European eID schemes provide 69% of ID information needed to digitally apply for financial services
3 European eID schemes provide all the necessary information
Digital Identity Service Providers (DISP) are the key to bridging the gap
Oslo, Norway, New research launched today by Signicat, the world’s first and largest identity assurance provider, shows that through electronic identity (eID) schemes in Europe, consumers are closer to being able to apply for financial services 100% digitally, although gaps still exist. The report, “The Rise of Digital Identities”, is based on exclusive Innopay research and looks at how eIDs are currently used to onboard consumers to financial services across seven European countries.
On average, European eID schemes provide 69% of the information that financial institutions need in order to onboard a customer wholly digitally, and three schemes provide all the necessary information. These existing schemes could provide the vital staging point to develop digital identities that enable a truly digital financial services landscape.
Banks are under pressure to reduce costs, increase profits and to comply with ever more stringent regulations. Their customers have, at the same time, moved to embrace digital channels, meaning banks can reduce the number of branches and better target these customers to reduce costs and increase profits. However financial institutions are missing a vital link in the digital chain – onboarding. 40% of consumers have abandoned a bank sign up process because of the time and effort needed. This, combined with the upcoming eIDAS regulation means that financial institutions need to be able to onboard customers 100% digitally.
The paper was developed with research from Innopay, the payments, digital identity and e-business consultant. Innopay surveyed the onboarding landscape across Austria, Belgium, Germany, Luxembourg, The Netherlands, Switzerland and the UK to look at KYC/AML requirements and how available eID schemes map to these requirements. While current schemes do cover the majority of information needed by financial institutions to confirm a prospective customer’s identity, gaps exist.
It found that in Belgium, for example, the eID covers all the necessary attributes but the scheme is only relevant in a consumer-to-government context. In The Netherlands, the bank-operated scheme offers the right coverage but, on its own, won’t satisfy Know Your Customer (KYC) requirements.
To fully verify a customer’s identity, financial institutions must supplement eID information from a variety of sources including national ID schemes, various digital assets and traditional ID documents such as passports. The challenge is that information is not always available, there are inconsistencies across regions and difference stages of onboarding require different levels of assurance, including examination of the physical document. To succeed, institutions must plug the gaps and ensure they have access to the right information in the right geographies.

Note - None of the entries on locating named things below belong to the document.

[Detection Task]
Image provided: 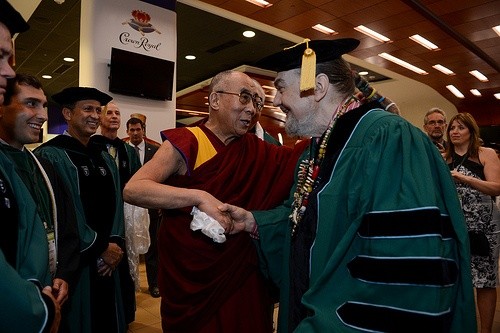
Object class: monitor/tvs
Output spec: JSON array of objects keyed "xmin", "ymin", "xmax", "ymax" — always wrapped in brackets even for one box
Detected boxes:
[{"xmin": 109, "ymin": 47, "xmax": 174, "ymax": 101}]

Gunner Nordseth, CEO at Signicat, said: “As the market becomes more competitive, financial institutions are under increasing pressure to attract and retain more customers but at lower costs. It’s a huge challenge and the old analog process for onboarding has proved cumbersome and outdated. There is enormous scope for digital identities to reduce inefficiencies as well as ease compliance with KYC. But building those identities is a complex task and financial institutions need to create interoperability between regions in a fragmented European landscape.”
Gunnar added: “The real strength lies in combining the various identity information sources to create a complete and validated digital identity. That’s where a digital identity service provider, or DISP, can help. It facilitates connections to the relevant schemes and other forms of verification to build a trusted picture of the customer. Financial institutions can not only comply but also gain a lead in the race to a truly digital future for onboarding.”